The spectacle that follows isn’t exactly Busby Berkeley. DeMille plants his camera in front of a lot of people dancing, and for the most part there’s no pattern or choreography to it. It’s just teeming movement. More excitement and amusement can be found when various women are introduced to the other partygoers, each getting a chance to show off her outrageous get-up. Women, I reflected, no longer get opportunities to slip into insane, shiny, wonderful costumes in movies; even the outfits in Maleficent and Snow White and the Huntsman leaned towards the grimdark. The closest we’ve come recently were the flappers in The Great Gatsby. The most aggressively batty costume of all, of course, adorns the mysterious Madam Satan, who is, obviously to us and to no one else, Angela in disguise (and using a thick Hollywood idea of ze French accent). Bob doesn’t recognize his wife, perhaps under the Batman principle that a person’s nose and chin are insufficient prompts for identification as long as the mask has pointy ears or pointy horns.

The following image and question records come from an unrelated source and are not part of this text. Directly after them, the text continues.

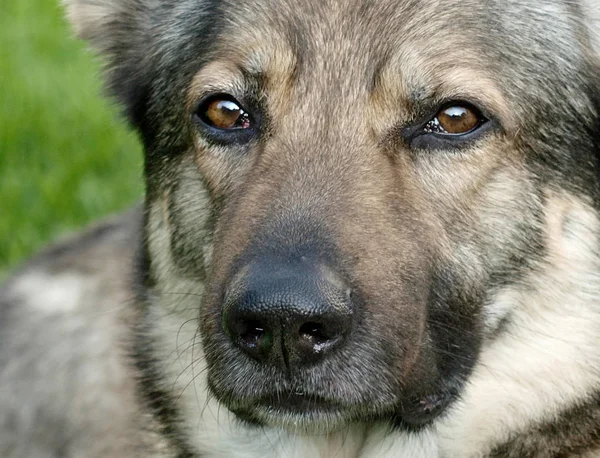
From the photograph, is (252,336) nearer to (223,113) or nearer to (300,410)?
(300,410)

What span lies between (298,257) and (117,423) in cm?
268

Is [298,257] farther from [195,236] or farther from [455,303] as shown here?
[195,236]

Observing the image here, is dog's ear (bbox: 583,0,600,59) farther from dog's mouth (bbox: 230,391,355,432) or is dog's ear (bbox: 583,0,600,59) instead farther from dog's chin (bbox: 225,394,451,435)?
dog's mouth (bbox: 230,391,355,432)

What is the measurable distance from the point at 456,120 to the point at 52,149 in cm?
580

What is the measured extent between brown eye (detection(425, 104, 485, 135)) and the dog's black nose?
2.86 ft

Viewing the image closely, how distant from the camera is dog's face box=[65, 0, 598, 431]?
3912 millimetres

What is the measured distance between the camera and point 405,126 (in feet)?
14.3

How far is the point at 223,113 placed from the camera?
470 cm

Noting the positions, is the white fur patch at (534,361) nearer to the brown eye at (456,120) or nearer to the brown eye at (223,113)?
the brown eye at (456,120)

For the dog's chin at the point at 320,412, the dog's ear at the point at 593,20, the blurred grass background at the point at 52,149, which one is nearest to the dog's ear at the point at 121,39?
the dog's chin at the point at 320,412

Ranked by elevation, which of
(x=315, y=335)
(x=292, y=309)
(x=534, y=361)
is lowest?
(x=534, y=361)

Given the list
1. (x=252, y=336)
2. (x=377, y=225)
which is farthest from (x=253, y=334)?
(x=377, y=225)

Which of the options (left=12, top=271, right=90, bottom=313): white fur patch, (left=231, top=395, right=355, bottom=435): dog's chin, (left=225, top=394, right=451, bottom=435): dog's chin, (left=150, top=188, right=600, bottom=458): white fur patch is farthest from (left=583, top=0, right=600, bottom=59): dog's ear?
(left=12, top=271, right=90, bottom=313): white fur patch

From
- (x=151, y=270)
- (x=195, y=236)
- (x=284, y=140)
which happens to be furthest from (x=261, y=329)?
(x=151, y=270)
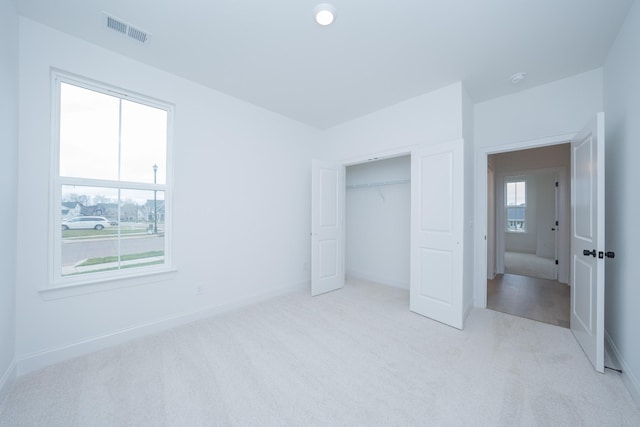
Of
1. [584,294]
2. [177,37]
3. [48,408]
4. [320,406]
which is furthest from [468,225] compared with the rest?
[48,408]

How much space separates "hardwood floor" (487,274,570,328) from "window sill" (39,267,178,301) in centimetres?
426

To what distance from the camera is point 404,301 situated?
11.6 feet

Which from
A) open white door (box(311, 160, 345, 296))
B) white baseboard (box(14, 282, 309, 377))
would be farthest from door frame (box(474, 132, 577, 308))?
white baseboard (box(14, 282, 309, 377))

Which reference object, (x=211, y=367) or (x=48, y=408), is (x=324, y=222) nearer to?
(x=211, y=367)

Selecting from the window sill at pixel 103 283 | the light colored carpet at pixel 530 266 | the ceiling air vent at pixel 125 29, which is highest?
the ceiling air vent at pixel 125 29

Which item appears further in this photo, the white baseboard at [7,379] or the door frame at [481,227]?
the door frame at [481,227]

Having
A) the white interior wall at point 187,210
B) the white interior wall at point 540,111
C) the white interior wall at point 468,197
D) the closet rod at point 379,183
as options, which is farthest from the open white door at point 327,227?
the white interior wall at point 540,111

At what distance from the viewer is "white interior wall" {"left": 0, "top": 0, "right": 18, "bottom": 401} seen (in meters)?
1.71

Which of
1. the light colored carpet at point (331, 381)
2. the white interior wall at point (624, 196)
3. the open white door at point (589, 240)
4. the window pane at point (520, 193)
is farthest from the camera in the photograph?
the window pane at point (520, 193)

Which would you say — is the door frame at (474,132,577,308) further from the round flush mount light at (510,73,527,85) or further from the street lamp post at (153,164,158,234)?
the street lamp post at (153,164,158,234)

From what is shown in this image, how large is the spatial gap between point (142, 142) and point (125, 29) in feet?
3.38

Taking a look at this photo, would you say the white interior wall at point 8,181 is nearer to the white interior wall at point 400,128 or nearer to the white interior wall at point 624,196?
the white interior wall at point 400,128

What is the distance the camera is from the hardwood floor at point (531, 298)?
3030mm

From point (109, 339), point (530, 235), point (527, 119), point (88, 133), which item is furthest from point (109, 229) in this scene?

It all builds up to a thunderstorm, courtesy of our buddy Electricity I guess, that severs the zeppelin from its moorings and endangers all aboard. So what begins as marital uptightness about infidelity shades into bitter, jealous mask-wearing at an orgiastic bash of one-percenters before sliding into apocalypse — Madam Satan, I was delighted to discover, was Eyes Wide Shut seventy years early. Could Kubrick’s swan song owe as much to DeMille as to Schnitzler? Regardless, the revelers float gently from harm to land (or water) via parachutes, thanks to special effects that, considering their vintage, aren’t half bad. Madam Satan was an expensive flop, and its sportive star Kay Johnson, a DeMille protégée, didn’t enjoy much of a career when all was said and done. (Co-star Lillian Roth, of I’ll Cry Tomorrow fame/infamy, had a longer fifteen minutes.) And that frumpy first half needed trimming and needs patient viewers. But once it starts to sparkle, it doesn’t stop until it stops.